Possibly most surprising of all to some viewers was the appearance of Vinnie Jones – Hollywood’s go-to hard-man and former captain of the ‘crazy gang’, Wimbledon FC. 

Within the show he said that talking about depression in the 1980s and 1990s “would have been taken as weakness. It was something that wasn't recognised”.

He continued:

“They (managers) are not trained in that sort of thing. In sport, when I was playing, there was nobody to talk to. If you had turned around, and you are bottom of the league, and one of the lads says, ‘I've got depression’, you would smack him round the side of the head, wouldn't you? And say, ‘Pull yourself together’. I think it was ignored. I think it would have been taken as weakness.”
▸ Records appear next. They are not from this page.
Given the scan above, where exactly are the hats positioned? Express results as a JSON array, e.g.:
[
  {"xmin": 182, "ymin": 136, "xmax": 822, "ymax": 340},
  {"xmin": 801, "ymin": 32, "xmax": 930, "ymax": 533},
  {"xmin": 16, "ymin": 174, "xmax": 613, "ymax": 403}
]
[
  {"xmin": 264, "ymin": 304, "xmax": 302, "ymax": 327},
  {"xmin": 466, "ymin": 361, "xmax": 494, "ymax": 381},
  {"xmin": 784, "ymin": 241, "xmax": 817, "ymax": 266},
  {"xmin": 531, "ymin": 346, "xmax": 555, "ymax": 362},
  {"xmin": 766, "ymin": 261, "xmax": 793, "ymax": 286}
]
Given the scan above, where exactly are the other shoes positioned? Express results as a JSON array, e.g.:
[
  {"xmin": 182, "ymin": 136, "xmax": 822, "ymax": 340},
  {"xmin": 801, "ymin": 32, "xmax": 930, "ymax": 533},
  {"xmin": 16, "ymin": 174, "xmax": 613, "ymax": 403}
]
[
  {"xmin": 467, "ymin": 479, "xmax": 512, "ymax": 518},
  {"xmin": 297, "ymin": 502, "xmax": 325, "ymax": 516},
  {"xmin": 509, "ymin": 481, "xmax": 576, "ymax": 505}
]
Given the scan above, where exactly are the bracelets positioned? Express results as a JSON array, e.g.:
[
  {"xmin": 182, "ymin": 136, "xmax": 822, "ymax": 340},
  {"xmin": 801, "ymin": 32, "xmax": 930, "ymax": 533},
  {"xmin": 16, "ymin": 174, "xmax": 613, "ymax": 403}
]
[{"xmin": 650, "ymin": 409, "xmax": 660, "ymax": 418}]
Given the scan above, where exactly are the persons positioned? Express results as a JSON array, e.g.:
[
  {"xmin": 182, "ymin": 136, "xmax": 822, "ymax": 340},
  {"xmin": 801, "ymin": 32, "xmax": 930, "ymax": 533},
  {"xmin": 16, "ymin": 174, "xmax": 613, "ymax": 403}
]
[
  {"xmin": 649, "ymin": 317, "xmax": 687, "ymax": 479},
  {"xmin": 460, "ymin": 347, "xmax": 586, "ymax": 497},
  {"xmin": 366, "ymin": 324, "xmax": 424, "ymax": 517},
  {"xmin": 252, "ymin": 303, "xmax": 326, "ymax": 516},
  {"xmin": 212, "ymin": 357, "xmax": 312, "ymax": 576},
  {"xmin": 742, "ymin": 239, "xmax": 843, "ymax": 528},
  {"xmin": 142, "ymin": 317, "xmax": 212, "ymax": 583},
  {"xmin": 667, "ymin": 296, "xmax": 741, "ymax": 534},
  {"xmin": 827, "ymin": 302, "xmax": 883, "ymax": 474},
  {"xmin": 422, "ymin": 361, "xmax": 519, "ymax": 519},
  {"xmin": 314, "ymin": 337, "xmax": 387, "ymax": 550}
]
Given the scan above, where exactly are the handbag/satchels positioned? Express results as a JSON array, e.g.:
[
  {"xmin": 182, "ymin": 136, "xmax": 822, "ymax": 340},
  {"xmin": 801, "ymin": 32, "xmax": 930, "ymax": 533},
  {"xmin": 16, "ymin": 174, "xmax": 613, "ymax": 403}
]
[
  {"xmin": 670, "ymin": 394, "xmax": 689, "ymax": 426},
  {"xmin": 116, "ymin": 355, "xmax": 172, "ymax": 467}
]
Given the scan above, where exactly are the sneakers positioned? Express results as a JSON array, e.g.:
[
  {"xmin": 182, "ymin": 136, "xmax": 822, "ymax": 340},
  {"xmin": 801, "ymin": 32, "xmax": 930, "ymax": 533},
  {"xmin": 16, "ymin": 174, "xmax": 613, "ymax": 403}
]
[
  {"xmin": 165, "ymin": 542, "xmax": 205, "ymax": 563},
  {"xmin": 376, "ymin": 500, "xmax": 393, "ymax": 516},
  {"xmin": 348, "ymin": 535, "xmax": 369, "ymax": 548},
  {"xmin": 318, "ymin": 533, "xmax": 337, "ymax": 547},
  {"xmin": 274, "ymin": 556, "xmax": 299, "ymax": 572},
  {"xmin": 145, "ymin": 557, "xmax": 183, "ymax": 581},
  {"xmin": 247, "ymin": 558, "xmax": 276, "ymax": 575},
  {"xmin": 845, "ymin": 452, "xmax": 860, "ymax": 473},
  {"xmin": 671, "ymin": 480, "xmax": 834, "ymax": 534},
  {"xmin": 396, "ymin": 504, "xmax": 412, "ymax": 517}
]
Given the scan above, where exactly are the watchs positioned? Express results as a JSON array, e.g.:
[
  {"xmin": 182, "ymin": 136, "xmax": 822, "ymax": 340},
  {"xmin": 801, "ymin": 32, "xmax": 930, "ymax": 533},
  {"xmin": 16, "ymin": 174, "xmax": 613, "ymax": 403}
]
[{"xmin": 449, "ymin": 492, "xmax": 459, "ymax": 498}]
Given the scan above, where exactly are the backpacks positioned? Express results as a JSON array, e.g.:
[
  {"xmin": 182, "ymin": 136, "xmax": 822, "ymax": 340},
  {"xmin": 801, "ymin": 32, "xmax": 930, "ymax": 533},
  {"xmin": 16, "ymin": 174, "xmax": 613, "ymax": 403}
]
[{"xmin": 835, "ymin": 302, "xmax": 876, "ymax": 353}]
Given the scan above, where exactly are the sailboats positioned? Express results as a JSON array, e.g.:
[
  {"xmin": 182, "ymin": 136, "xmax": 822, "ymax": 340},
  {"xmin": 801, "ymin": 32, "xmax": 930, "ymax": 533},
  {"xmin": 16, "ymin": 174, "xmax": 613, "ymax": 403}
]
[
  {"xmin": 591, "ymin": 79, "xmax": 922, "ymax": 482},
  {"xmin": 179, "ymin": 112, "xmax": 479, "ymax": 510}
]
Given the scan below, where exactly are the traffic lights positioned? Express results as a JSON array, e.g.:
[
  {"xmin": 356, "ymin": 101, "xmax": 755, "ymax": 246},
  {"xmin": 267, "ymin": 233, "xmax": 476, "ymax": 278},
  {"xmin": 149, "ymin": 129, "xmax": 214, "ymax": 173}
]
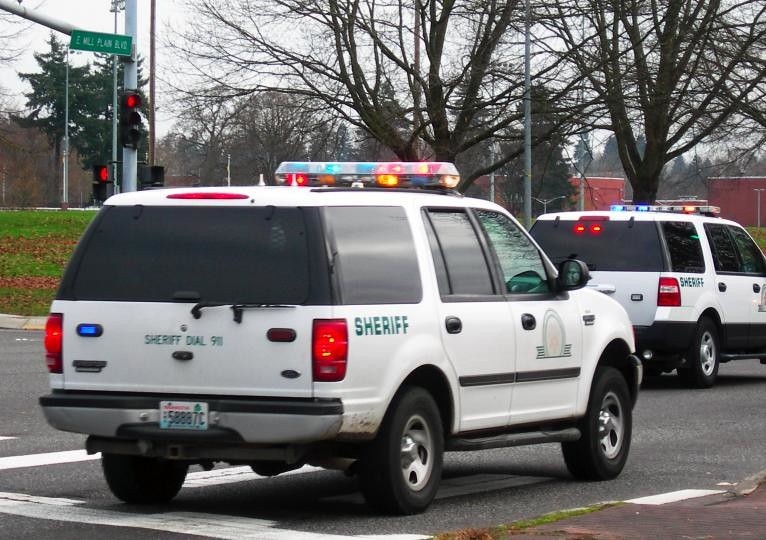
[
  {"xmin": 142, "ymin": 166, "xmax": 164, "ymax": 184},
  {"xmin": 119, "ymin": 91, "xmax": 142, "ymax": 148},
  {"xmin": 92, "ymin": 164, "xmax": 115, "ymax": 201}
]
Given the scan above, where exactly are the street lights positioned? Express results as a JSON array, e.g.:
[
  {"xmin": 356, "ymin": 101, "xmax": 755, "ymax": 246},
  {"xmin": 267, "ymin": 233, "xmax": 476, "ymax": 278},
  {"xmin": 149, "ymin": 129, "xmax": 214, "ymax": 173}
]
[
  {"xmin": 753, "ymin": 188, "xmax": 765, "ymax": 228},
  {"xmin": 108, "ymin": 0, "xmax": 130, "ymax": 195},
  {"xmin": 489, "ymin": 60, "xmax": 515, "ymax": 204},
  {"xmin": 532, "ymin": 195, "xmax": 566, "ymax": 214}
]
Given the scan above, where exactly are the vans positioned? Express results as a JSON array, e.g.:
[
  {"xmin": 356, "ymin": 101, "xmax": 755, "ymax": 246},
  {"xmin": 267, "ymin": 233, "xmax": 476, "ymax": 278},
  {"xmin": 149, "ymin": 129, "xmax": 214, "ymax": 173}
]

And yet, in the last 20-30 years, nothing much has really changed. It is great that Vinnie has spoken out about it, but how many current Premier League superstars would share their experiences?

Just as no two humans are the same, neither are two mental health conditions, and to just presuppose that anyone who lives with one is ‘broken’ and not ‘fit for purpose’ is not only a massively incorrect generalisation but also a waste of incredible talent and skills. Anyone who watched Channel 4’s World’s Maddest Job Interview will have seen that the candidates with mental health conditions were those deemed best for the job roles. Yet, had the interviewers known this then their minds would have already been made up before the interviews had even taken place.

The maddest thing about all of this is not the people who face mental health issues but that as a society we treat them as completely alien to everyone else. The chances are that everyone reading this blog will either have a mental health condition themselves, will face one in the future, or knows someone close to them who has one.

There are a few things I know as fact. I know that I have suffered mental health issues in my life. I know that I was prescribed medication and saw specialists. I know that I am now fully in control of my life and more than capable of performing jury service. Yet some draconian law, and quite a large amount of public opinion it seems, would deem me unsuitable – having previously been ‘broken’ I am regarded not fit for this purpose.

There is at least an appetite to transform the law but it will be a much tougher task to transform opinion.